American literature, John Neal, Literary criticism

John Neal and Nineteenth-Century American Literature and Culture. Edited by Edward Watts and David J. Carlson. (Lanham, MD: Bucknell University Press, 2012. Pp. 319. Hardcover, $84.99.)

The John Neal novel that sits in my office is representatively disorienting. This edition of Rachel Dyer (1828), proclaimed a "literary classic" by its 1990s publishers, was nonetheless shelved as young adult fiction by the library that recently deacquisitioned it. Declared an antecedent to The Scarlet Letter (though largely superficially), the volume reveals the anxieties about its seriousness, originality, historical significance, and, most confusingly, genre that have long plagued Neal's critical legacy.

Edward Watts and David Carlson's collection, John Neal and Nineteenth-Century American Literature and Culture, does much to counter these concerns and reestablish Neal's role as a central literary figure from the middle fifty years of the nineteenth century. By treating Neal as a serious object of study worthy of an essay collection and approaching an array of Neal's work from a wide variety of historical, aesthetic, and political angles, Watts and Carlson bring necessary attention to a lamentably marginalized figure. The volume is dynamic, expansive, and heartening; it hopefully heralds the further reconsideration of a number of popular, noncanonical figures—not only the now recognizable Robert Montgomery Bird and George Lippard but also less studied writers such as Sally Wood, Isaac Mitchell, and Ned Buntline.

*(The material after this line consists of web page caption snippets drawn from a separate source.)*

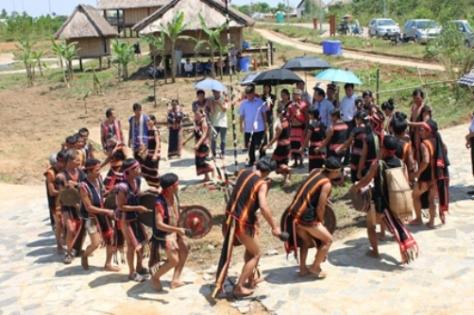 """""""Chiêu"""" là điệu múa nghi lễ từ thời xa xưa, biểu hiện sự thành kính của dân làng đối với các vị thần linh."""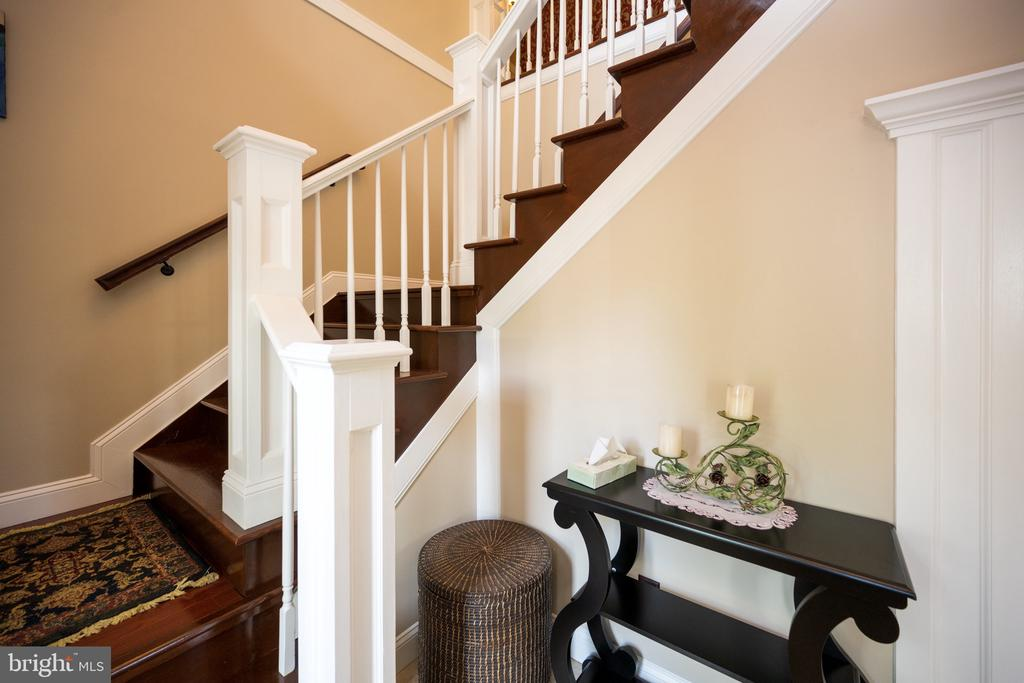 Stairs - 6100 MUNSON HILL RD, FALLS CHURCH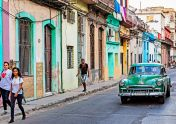 _E7A6437 Street in Havana with Green Chevy web ready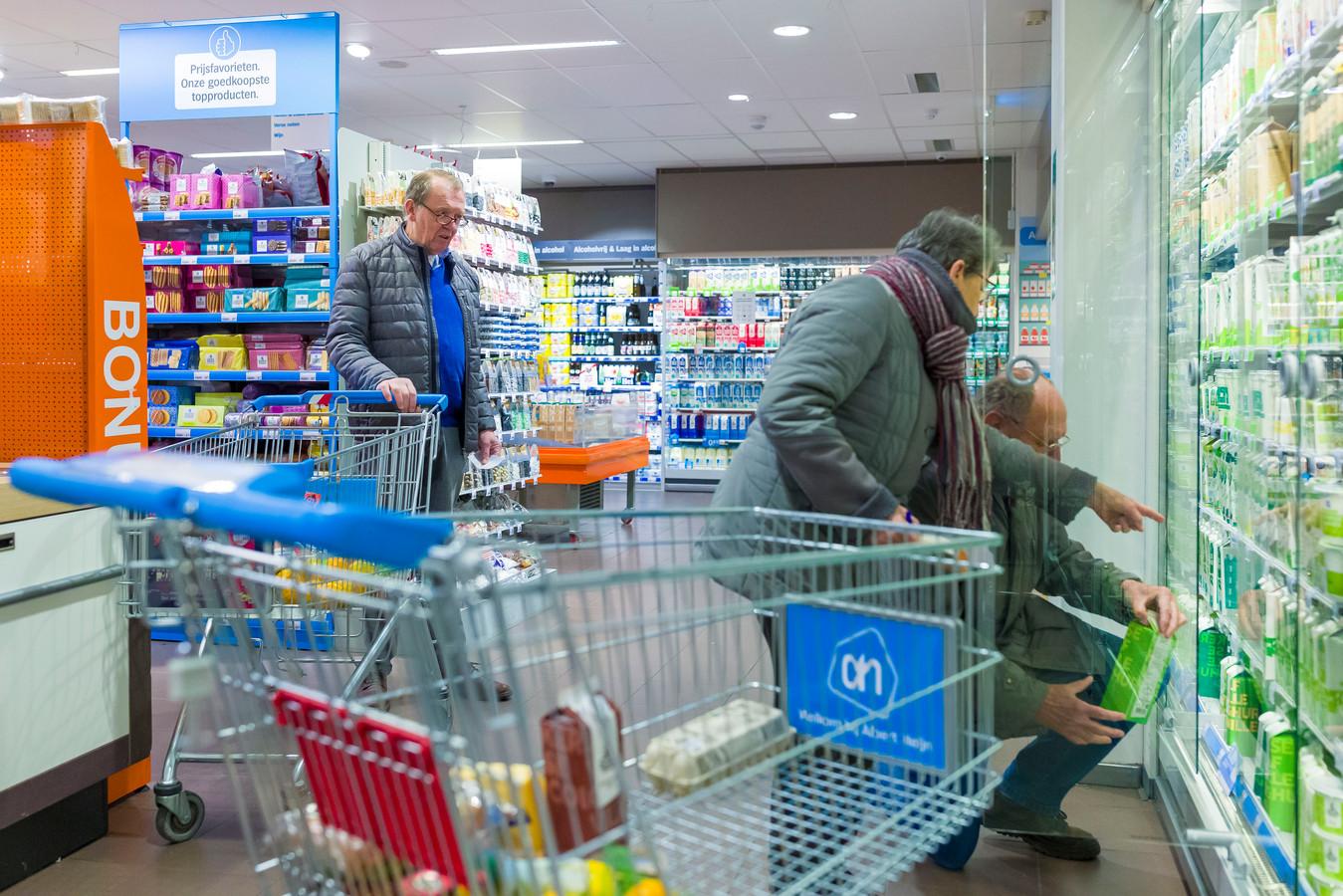 Jan Denissen (71) wacht keurig op z'n beurt om ook zijn boodschappen te pakken.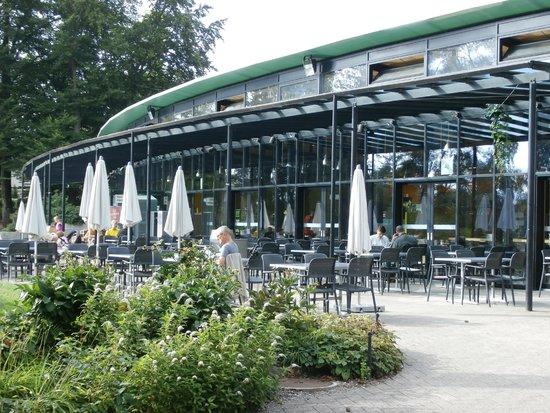 Park im Gruene: Restaurant patio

Until John Neal, scholarship on the author was sparse. Two biographies appeared in the 1970s, and 1980s scholarship treated Neal largely for his role in bridging early national and American Renaissance literature. Recently, scholars like Teresa Goddu, Dana Nelson, and Karen Weyler have moved Neal to a more central role in their considerations of the period. This laudable volume is the first sustained look at John Neal in this century.

The collection proceeds largely chronologically with groups of essays that illuminate various angles of Neal's aesthetics and politics. Matthew Pethers's opening essay tackles Neal's fraught relationship to an emergent literary nationalism and longstanding early republican concerns about literary origins and originality. Jeffrey Insko, Jörg Thomas Richter, and Francesca Orestano expand the discussion of Neal's aesthetics in his prose, poetry, and art criticism. Together these essays do much to engage [End Page 385] the generic and structural messiness of Neal's writing, productively recuperating it from disparaging critiques of Neal's aesthetics. Maya Merlob and Kerin Holt examine Neal in terms of broader shifts in the development of American genres; Merlob casts Neal's sprawling style as a commercialized, "Yankee" romanticism, while Holt limns Neal's turn toward a northern regionalism, picking up the nationalist questions raised by Pethers's essay.

Matthew Wynn Sivils and Edward Watts reconsider Neal's approach to the frontier and Native Americans, reviving Neal as a humane and progressive political voice for the antebellum era. Sivils does so by putting Neal into conversation with James Fenimore Cooper to expose the haunted landscapes of Jacksonian literature, while Watts shows Neal "refut[ing] popular literature's divisive and destructive insistence on the frontiersman and the Indian as implacable enemies" through his essay's excellent discussion of the trope of the Indian Hater (209). David Carlson turns these discussions of Neal's novel attack on settler-Indian tropes toward their legal instantiations, exploring Rachel Dyer as an "assault on the concept of precedent" (160). Karen Weyler and Fritz Fleishmann's essays productively shift the discussion of Neal's progressive politics toward gender, with Weyler advocating for Neal as a key early feminist writer and Fleishmann asking how Neal's "male feminism . . . might affect the daily practice of masculinity" (248). Finally, John Elmer and Kevin Hayes examine Neal's 1869 late-in-life autobiography; Elmer locates his discussion in artistic implications of Neal's 1820s relationship with possible con artist John Dunn Hunter while Hayes looks at the production of Neal's compositionally idiosyncratic autobiography. The essays effectively situate Neal as an active, relevant, and fascinating figure in early republican literature and culture.